“I got my start when things were much simpler,” said veteran production sound mixer, Jeff Wexler, CAS, as he showcased his current sound cart, the seventh in his decades-long career. His first cart, adapted from a rolling television table from Sears, which only “made it through one movie,” was followed by a sturdier cart originally intended for use in the food industry. And so the evolution of his carts began.

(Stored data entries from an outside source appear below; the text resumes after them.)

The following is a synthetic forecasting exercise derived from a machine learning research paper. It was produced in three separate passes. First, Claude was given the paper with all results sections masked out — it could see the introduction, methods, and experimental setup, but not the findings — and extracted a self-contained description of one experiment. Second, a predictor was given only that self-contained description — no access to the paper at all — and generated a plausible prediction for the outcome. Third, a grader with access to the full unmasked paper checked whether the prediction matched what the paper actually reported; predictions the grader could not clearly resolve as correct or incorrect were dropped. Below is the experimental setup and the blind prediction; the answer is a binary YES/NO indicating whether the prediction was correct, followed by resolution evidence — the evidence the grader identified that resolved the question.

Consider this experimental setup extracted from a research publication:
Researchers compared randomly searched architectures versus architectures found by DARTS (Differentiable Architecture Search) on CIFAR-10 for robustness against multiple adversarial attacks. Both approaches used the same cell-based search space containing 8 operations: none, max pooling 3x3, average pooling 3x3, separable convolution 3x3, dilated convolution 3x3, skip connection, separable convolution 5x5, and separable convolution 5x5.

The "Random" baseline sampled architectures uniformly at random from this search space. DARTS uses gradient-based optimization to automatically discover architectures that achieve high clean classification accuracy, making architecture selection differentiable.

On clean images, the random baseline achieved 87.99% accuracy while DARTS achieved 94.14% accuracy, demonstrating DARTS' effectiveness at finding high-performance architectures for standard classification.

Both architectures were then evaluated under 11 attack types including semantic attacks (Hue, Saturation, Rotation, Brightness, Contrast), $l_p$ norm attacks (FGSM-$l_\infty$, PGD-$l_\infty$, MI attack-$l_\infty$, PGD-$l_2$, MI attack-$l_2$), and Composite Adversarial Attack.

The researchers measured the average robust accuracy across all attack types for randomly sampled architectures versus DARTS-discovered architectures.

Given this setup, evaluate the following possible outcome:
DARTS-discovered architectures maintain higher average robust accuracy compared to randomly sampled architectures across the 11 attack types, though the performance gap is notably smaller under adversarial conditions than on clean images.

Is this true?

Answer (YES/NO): NO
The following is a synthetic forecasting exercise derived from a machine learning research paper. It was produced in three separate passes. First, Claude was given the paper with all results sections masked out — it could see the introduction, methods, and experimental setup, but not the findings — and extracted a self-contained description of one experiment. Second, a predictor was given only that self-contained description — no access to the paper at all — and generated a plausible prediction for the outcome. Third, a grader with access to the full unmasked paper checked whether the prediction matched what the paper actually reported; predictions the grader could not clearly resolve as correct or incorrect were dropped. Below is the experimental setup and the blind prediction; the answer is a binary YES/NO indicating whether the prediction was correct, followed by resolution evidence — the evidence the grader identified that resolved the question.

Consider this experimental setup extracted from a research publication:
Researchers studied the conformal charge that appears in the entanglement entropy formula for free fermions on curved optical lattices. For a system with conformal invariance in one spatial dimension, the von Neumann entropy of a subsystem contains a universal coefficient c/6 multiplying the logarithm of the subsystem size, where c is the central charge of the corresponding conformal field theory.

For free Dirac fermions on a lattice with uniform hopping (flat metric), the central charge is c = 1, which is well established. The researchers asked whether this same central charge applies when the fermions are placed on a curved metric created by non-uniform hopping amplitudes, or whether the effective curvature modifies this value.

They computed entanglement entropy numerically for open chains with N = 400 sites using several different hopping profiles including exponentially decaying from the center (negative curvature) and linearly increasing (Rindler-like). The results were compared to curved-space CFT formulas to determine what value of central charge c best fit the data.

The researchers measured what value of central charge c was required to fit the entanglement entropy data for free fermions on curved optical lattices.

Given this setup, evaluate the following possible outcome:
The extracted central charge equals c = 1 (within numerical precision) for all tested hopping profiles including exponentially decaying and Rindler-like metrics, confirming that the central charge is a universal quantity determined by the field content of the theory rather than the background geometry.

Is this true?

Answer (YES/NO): YES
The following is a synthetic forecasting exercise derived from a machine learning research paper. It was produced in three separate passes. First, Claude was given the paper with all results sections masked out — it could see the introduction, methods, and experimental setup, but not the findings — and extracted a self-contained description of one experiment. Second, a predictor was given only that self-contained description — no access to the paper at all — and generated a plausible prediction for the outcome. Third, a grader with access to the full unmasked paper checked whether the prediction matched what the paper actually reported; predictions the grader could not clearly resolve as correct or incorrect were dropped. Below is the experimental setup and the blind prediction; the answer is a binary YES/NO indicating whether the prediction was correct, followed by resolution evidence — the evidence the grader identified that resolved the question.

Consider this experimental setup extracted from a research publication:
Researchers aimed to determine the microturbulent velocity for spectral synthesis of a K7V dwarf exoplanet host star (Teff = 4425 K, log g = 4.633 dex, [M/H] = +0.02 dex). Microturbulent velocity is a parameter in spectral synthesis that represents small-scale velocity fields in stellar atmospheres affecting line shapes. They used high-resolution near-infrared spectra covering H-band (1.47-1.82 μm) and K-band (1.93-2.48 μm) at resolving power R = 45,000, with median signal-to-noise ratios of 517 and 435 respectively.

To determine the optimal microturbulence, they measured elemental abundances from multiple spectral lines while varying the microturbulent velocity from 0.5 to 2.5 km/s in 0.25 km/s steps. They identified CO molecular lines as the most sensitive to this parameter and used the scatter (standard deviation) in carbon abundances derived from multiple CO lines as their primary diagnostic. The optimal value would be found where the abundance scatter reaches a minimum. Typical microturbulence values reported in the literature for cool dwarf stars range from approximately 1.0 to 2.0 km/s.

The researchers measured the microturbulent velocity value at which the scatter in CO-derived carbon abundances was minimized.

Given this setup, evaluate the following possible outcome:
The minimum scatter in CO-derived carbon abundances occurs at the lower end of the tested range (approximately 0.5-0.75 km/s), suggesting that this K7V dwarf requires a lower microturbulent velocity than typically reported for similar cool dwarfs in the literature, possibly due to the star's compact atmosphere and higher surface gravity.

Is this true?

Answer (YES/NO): NO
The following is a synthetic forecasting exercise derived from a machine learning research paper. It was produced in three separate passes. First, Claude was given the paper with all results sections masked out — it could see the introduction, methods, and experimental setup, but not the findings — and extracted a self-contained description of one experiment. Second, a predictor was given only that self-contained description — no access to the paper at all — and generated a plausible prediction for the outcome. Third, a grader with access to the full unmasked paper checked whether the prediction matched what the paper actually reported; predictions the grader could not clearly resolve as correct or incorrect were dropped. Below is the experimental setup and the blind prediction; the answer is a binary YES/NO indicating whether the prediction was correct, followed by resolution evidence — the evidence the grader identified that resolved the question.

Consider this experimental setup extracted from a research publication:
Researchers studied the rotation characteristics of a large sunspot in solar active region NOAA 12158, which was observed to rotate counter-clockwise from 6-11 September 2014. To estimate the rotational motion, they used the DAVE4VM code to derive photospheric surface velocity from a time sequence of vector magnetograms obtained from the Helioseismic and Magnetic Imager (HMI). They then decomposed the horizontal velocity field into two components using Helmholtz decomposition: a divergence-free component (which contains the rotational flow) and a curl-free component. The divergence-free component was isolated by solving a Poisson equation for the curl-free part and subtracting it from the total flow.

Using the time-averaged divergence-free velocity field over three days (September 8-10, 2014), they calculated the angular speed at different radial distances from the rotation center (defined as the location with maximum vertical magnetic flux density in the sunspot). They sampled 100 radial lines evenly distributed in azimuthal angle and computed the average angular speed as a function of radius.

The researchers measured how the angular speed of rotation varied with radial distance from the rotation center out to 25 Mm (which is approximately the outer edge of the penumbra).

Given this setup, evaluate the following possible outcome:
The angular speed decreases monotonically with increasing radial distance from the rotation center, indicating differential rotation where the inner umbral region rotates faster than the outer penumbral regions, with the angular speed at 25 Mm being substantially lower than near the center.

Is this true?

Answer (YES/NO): YES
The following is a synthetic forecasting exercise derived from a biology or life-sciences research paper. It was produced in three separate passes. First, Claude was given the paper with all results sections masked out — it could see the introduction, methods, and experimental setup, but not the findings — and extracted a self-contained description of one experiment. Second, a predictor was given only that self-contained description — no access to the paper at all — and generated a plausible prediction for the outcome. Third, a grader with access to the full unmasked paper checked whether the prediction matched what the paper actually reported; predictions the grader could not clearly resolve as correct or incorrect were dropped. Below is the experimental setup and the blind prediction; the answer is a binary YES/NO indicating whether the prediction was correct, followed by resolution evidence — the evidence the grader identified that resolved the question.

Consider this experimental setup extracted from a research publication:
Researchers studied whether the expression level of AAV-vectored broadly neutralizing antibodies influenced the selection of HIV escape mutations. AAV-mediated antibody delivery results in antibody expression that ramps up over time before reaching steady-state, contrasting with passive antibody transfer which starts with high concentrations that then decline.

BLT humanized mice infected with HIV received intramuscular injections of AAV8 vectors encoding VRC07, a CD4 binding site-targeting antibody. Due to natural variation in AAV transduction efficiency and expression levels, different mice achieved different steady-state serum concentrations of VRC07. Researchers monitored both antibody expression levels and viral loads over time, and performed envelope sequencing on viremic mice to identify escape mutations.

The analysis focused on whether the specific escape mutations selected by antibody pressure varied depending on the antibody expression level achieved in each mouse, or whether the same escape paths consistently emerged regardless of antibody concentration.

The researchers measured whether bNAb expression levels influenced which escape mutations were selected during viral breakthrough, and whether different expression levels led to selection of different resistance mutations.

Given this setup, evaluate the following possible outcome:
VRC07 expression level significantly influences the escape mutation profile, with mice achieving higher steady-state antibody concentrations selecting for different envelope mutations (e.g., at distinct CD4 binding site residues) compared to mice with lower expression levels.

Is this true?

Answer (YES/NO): NO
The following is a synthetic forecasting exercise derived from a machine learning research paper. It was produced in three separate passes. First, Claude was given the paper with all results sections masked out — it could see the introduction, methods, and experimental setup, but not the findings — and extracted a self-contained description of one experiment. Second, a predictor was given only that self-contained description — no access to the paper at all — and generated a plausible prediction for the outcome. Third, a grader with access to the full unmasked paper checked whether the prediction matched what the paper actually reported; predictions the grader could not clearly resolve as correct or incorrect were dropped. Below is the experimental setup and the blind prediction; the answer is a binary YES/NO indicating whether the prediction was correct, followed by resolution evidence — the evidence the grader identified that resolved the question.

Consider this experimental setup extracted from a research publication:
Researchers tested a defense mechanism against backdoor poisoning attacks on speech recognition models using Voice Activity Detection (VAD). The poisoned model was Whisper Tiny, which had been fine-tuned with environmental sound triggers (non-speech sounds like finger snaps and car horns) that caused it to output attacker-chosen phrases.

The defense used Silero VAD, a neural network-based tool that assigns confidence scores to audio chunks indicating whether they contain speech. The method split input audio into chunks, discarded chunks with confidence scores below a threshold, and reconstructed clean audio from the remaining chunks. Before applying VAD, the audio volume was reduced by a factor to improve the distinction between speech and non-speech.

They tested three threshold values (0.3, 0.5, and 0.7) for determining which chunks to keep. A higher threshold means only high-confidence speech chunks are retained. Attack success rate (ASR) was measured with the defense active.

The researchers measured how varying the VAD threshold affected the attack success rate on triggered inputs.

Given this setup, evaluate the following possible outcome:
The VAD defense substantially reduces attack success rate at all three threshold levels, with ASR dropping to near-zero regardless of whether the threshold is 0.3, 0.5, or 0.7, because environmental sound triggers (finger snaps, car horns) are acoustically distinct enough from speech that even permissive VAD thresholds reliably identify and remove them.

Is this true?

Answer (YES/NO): NO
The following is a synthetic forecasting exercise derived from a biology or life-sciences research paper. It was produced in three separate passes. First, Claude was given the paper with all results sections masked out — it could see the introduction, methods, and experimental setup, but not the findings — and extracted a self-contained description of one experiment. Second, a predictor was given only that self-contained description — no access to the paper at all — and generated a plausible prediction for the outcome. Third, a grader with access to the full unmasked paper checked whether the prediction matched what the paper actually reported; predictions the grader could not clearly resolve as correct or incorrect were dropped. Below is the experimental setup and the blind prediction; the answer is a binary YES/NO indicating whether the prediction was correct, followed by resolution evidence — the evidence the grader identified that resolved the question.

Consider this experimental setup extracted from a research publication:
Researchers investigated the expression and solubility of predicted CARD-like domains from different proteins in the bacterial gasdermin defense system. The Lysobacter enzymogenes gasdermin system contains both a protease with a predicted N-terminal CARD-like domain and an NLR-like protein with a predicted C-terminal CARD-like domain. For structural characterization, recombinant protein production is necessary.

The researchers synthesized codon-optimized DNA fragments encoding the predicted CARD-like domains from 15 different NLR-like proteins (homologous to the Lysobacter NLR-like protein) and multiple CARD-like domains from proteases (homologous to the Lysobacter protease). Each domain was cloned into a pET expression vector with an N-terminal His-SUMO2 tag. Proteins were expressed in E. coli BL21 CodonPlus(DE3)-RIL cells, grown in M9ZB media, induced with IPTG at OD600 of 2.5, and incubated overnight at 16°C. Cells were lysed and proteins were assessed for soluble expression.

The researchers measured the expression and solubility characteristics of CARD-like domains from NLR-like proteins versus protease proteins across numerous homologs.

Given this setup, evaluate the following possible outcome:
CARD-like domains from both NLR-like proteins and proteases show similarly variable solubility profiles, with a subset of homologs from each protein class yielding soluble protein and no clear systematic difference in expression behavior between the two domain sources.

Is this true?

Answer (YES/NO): NO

Organized by CAS board member Paul Vik Marshall, the Parade of Sound Carts was held April 20 at the Local 80 Sound Stage in Burbank. Mixers were on hand to present their sound cart setups and bag rigs, each individually developed for the unique situations experienced recording various show formats – film, television, commercials and reality TV. The variety and originality of the sound equipment, along with the explanations of their intended purpose, made for an educational experience for everyone, from veteran mixers to students aspiring to a career in sound. CAS vice president, Mark Ulano, conducted the Q & A.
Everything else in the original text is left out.